Los grandes Estados territoriales
Uno de los fenómenos más típicos de los inicios de la modernidad fue, como ya queda dicho, la
formación de las unidades nacionales. España, Portugal, Francia e Inglaterra se constituyeron y redondearon
definitivamente; pero no todas las naciones en potencia lograron el mismo éxito. Italia y Alemania no
consiguieron la ansiada cohesión; también falló el intento de Carlos el Temerario, que hubiera creado un
Estado entre los Alpes y la desembocadura del Rin. En líneas generales puede aceptarse que los Estados que
alcanzaron su unidad nacional lucharon entre sí por la posesión del territorio de aquellos otros que no la
lograron. Los campos de batalla de Europa son los Países Bajos, Borgoña, Bohemia, el Norte de Italia, hasta
que los territorios en disputa van cayendo en manos de una u otra potencia.

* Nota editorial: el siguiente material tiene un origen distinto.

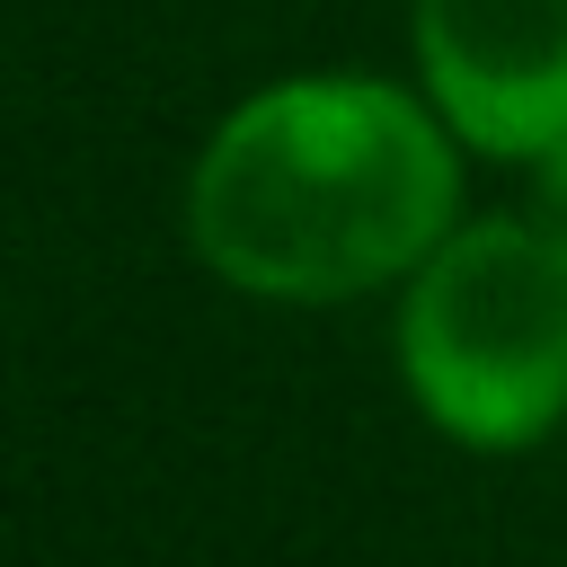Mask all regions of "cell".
Masks as SVG:
<instances>
[{"label": "cell", "instance_id": "obj_1", "mask_svg": "<svg viewBox=\"0 0 567 567\" xmlns=\"http://www.w3.org/2000/svg\"><path fill=\"white\" fill-rule=\"evenodd\" d=\"M434 97L319 71L221 115L186 177L195 257L257 301H354L416 275L461 204V159Z\"/></svg>", "mask_w": 567, "mask_h": 567}, {"label": "cell", "instance_id": "obj_3", "mask_svg": "<svg viewBox=\"0 0 567 567\" xmlns=\"http://www.w3.org/2000/svg\"><path fill=\"white\" fill-rule=\"evenodd\" d=\"M434 115L487 159L567 142V0H416Z\"/></svg>", "mask_w": 567, "mask_h": 567}, {"label": "cell", "instance_id": "obj_4", "mask_svg": "<svg viewBox=\"0 0 567 567\" xmlns=\"http://www.w3.org/2000/svg\"><path fill=\"white\" fill-rule=\"evenodd\" d=\"M523 221H532V230L549 239V257L567 266V142L532 159V204H523Z\"/></svg>", "mask_w": 567, "mask_h": 567}, {"label": "cell", "instance_id": "obj_2", "mask_svg": "<svg viewBox=\"0 0 567 567\" xmlns=\"http://www.w3.org/2000/svg\"><path fill=\"white\" fill-rule=\"evenodd\" d=\"M399 372L425 425L523 452L567 416V266L532 221H470L408 275Z\"/></svg>", "mask_w": 567, "mask_h": 567}]
</instances>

Se pasa así, en el siglo XVI, del concepto típicamente renacentista del Estado nacional al de Estado
territorial, cuyos límites desbordan ya el ámbito étnico, lingüístico o cultural homogéneo. Francia pretende
expandirse por el Norte de Italia, España se rodea de una corona de Estados extrapeninsulares (aparte ya sus
inmensas dependencias de las Indias), Turquía se adueña de las tierras eslavas de la cuenca del Danubio, y la
eslava Polonia se extiende por territorios germanos y lituanos. Se forman así esos «grandes monstruos sobre
el mapa» de que habla Braudel, y en torno a los cuales gira toda la geopolítica europea entre 1500 y 1648. La
corona española, detentada a la sazón por la casa de Austria, vinculada también al Imperio germánico, fue sin
duda la más afortunada en este reparto, convirtiendo a España en el centro del Imperio de los Habsburgo.